Additional considerations: it was not uncommon in the early 70s (when C was written) to submit your programs on PUNCH CARDS and come back the next day to get them. Would it have eaten up extra processing time to compile a program with multiline strings literals? Not really. It can actually be less work for the compiler. But you were going to come back for it the next day anyhow in most cases. But nobody who was filling out a punch card was going to put large amounts of text that wasn't needed in their programs.
In a modern environment, there is probably no reason not to include multiline string literals other than designer's preference. Grammatically speaking, it's probably simpler because you don't have to take linefeeds into consideration when parsing the string literal.
In addition to the existing answers, you can work around this using C++11's raw string literals, e.g.:
#include <iostream>
#include <string>
int main() {
std::string str = R"(a
b)";
std::cout << str;
}
/* Output:
a
b
*/
Live demo.
[n3290: 2.14.5/4]: [ Note: A source-file new-line in a raw string
literal results in a new-line in the resulting execution
string-literal. Assuming no whitespace at the beginning of lines in
the following example, the assert will succeed:
const char *p = R"(a\
b
c)";
assert(std::strcmp(p, "a\\\nb\nc") == 0);
—end note ]
Though non-normative, this note and the example that follows it in [n3290: 2.14.5/5] serve to complement the indication in the grammar that the production r-char-sequence may contain newlines (whereas the production s-char-sequence, used for normal string literals, may not).
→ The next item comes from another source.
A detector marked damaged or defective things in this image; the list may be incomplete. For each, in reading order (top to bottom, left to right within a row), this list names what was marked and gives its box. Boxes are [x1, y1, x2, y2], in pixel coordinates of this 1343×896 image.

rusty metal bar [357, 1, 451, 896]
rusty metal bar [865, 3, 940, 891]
Others have mentioned some excellent workarounds, I just wanted to address the reason.
The reason is simply that C was created at a time when processing was at a premium and compilers had to be simple and as fast as possible. These days, if C were to be updated (I'm looking at you, C1X), it's quite possible to do exactly what you want. It's unlikely, however. Mostly for historical reasons; such a change could require extensive rewrites of compilers, and so will likely be rejected.
The C preprocessor works on a line-by-line basis, but with lexical tokens. That means that the preprocessor understands that "foo" is a token. If C were to allow multi-line literals, however, the preprocessor would be in trouble. Consider:
"foo
#ifdef BAR
bar
#endif
baz"
The preprocessor isn't able to mess with the inside of a token - but it's operating line-by-line. So how is it supposed to handle this case? The easy solution is to simply forbid multiline strings entirely.
Actually, you can break it up thus:
string script =
"\n"
" Some\n"
" Formatted\n"
" String Literal\n";
Adjacent string literals are concatenated by the compiler.
Strings can lay on multiple lines, but each line has to be quoted individually :
string script =
" \n"
" Some \n"
" Formatted \n"
" String Literal ";
I am writing a programming language
(similar to C) and would like to let
write multi-line strings easily (like
in above example).
There is no reason why you couldn't create a programming language that allows multi-line strings.
For example, Vedit Macro Language (which is C-like scripting language for VEDIT text editor) allows multi-line strings, for example:
Reg_Set(1,"
Some
Formatted
String Literal
")
It is up to you how you define your language syntax.
You can also do:
string useMultiple = "this"
"is "
"a string in C.";
Place one literal after another without any special chars.
Literal declarations doesn't have to be single-line.
GPUImage inlines multiline shader code. Checkout its SHADER_STRING macro.